PROVIDED DATA —
══════════════════════════════
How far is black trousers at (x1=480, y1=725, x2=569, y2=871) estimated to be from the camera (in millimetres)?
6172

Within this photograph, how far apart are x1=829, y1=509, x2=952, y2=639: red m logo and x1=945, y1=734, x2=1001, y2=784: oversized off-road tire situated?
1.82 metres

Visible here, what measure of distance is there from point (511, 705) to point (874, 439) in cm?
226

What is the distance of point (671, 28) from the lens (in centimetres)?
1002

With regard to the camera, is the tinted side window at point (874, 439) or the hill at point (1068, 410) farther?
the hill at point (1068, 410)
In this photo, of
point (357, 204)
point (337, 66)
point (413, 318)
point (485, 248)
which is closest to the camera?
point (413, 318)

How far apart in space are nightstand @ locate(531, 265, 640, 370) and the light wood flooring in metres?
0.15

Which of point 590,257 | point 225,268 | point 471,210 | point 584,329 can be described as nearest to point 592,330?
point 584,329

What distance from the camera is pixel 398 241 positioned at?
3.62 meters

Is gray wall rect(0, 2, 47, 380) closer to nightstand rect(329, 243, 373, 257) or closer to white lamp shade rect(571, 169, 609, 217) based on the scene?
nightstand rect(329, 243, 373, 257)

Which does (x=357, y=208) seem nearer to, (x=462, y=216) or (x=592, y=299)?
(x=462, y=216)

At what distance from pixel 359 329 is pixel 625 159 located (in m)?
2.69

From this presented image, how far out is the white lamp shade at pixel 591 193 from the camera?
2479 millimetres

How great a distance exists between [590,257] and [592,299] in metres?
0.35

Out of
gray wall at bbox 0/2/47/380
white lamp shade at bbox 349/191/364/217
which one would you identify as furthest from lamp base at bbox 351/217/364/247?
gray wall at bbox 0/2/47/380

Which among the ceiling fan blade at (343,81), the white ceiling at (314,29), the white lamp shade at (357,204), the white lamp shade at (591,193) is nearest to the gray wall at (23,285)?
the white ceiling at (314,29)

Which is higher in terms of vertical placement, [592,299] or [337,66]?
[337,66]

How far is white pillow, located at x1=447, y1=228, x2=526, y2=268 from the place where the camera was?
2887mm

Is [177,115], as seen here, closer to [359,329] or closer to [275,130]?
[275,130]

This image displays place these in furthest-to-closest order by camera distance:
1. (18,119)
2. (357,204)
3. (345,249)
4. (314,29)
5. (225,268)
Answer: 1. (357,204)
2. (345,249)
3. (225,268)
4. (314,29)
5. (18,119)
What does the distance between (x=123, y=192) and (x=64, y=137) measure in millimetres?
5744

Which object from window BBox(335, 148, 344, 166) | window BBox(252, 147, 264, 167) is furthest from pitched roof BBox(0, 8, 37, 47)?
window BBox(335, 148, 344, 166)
══════════════════════════════
SHORT EXERCISE —
Reproduce all of the data above line for line, changing nothing.

TASK SOLUTION —
How far is black trousers at (x1=480, y1=725, x2=569, y2=871) estimated to be from the camera (in millimetres)?
6172

Within this photograph, how far apart are x1=829, y1=509, x2=952, y2=639: red m logo and x1=945, y1=734, x2=1001, y2=784: oversized off-road tire situated?
1.82 metres

Visible here, what measure of distance is there from point (511, 705) to point (874, 439) in cm?
226

What is the distance of point (671, 28) from the lens (in centimetres)?
1002

With regard to the camera, is the tinted side window at point (874, 439) or the hill at point (1068, 410) farther?
the hill at point (1068, 410)
In this photo, of
point (357, 204)
point (337, 66)
point (413, 318)
point (485, 248)
which is closest to the camera?
point (413, 318)

How far apart in space are nightstand @ locate(531, 265, 640, 370) and the light wood flooring in metres?
0.15

Which of point 590,257 | point 225,268 | point 471,210 | point 584,329 can be described as nearest to point 592,330?
point 584,329

What distance from the camera is pixel 398 241 positioned at?
3.62 meters

Is gray wall rect(0, 2, 47, 380) closer to nightstand rect(329, 243, 373, 257) or closer to white lamp shade rect(571, 169, 609, 217) based on the scene?
nightstand rect(329, 243, 373, 257)

Which does (x=357, y=208) seem nearer to, (x=462, y=216) or (x=592, y=299)?
(x=462, y=216)

At what distance from pixel 359 329 is pixel 625 159 located (in m)?
2.69

From this presented image, how far out is the white lamp shade at pixel 591 193 from the camera?
2479 millimetres

How great a distance exists between [590,257] and [592,299] in metres?
0.35

Out of
gray wall at bbox 0/2/47/380
white lamp shade at bbox 349/191/364/217
which one would you identify as furthest from lamp base at bbox 351/217/364/247?
gray wall at bbox 0/2/47/380

Which among the ceiling fan blade at (343,81), the white ceiling at (314,29), the white lamp shade at (357,204), the white lamp shade at (591,193) is nearest to the gray wall at (23,285)?
the white ceiling at (314,29)

Which is higher in terms of vertical placement, [592,299] or [337,66]?
[337,66]

How far is white pillow, located at x1=447, y1=228, x2=526, y2=268 from the place where the camera was?
2887mm

Is [177,115], as seen here, closer to [359,329] or closer to [275,130]?
[275,130]

This image displays place these in furthest-to-closest order by camera distance:
1. (18,119)
2. (357,204)
3. (345,249)
4. (314,29)
5. (225,268)
Answer: 1. (357,204)
2. (345,249)
3. (225,268)
4. (314,29)
5. (18,119)
What does the distance between (x=123, y=192) and (x=64, y=137) measure in millimetres?
5744

Which object from window BBox(335, 148, 344, 166) | window BBox(252, 147, 264, 167) is furthest from pitched roof BBox(0, 8, 37, 47)?
window BBox(335, 148, 344, 166)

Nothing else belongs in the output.